Wireless Access

Firstly, thanks to all the people, particularly Colin, who have helped me over the last few weeks.   I am deploying my first Aruba wireless network next week and all your help has been fantastic and greatly appreciated.

I have configured a captive portal for guest access and created a unique VLAN to place guest traffic in.   This VLAN is logically separated from the corporate network and I have configued the internal DHCP servers to handle DHCP requests with the DNS servers configured as two external public DHCP servers.

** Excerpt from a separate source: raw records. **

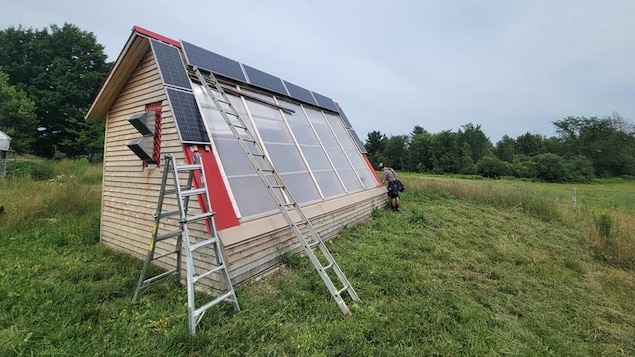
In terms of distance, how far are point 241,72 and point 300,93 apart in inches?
89.8

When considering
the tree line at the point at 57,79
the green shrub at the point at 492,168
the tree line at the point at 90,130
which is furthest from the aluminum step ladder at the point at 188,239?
the green shrub at the point at 492,168

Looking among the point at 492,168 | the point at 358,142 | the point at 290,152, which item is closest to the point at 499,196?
the point at 358,142

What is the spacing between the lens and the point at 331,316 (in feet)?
9.97

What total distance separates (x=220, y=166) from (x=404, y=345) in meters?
3.56

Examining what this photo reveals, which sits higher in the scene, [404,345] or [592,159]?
[592,159]

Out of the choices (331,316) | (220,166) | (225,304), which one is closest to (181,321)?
(225,304)

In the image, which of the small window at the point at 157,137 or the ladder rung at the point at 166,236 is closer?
the ladder rung at the point at 166,236

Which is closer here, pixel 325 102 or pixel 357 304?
pixel 357 304

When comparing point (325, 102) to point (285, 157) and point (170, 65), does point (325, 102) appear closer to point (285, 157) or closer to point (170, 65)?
point (285, 157)

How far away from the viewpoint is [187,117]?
4.25m

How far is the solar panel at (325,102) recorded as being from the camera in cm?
883

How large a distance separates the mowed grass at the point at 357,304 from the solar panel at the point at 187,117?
2.30 m

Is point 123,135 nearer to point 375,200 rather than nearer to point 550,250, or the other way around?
point 375,200

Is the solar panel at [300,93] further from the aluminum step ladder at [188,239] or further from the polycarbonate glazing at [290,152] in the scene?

My question is what firewall rule(s) do I need to apply to ensure that guest users can access the internal DHCP server?  Is it:

source: any

destination: <IP address of controller>

service: dhcp

Crowdie

The rule you need for users to access the dhcp server is:

any any service svc-dhcp

Please see an article why it should be that way here:  http://kb.arubanetworks.com/cgi-bin/arubanetworks.cfg/php/enduser/std_adp.php?p_faqid=533

Is there any way we can lock down the DHCP so only the wireless LAN controller can respond?

Could we use rules such as

any  controller svc-dhc permit

controller any svc-dhcp permit

any any svc-dhcp drop

Crowdie

No, because a DHCP packet does not necessarily have a layer 3 destination or source address.   DHCP renewals are usually a unicast to the old DHCP server, but that is about it.  Please read the explanation on the link I posted earlier.

You can stop any other clients from searving up  DHCP by  adding this:

user any udp 68 deny

That will deny any user from answering a DHCP request.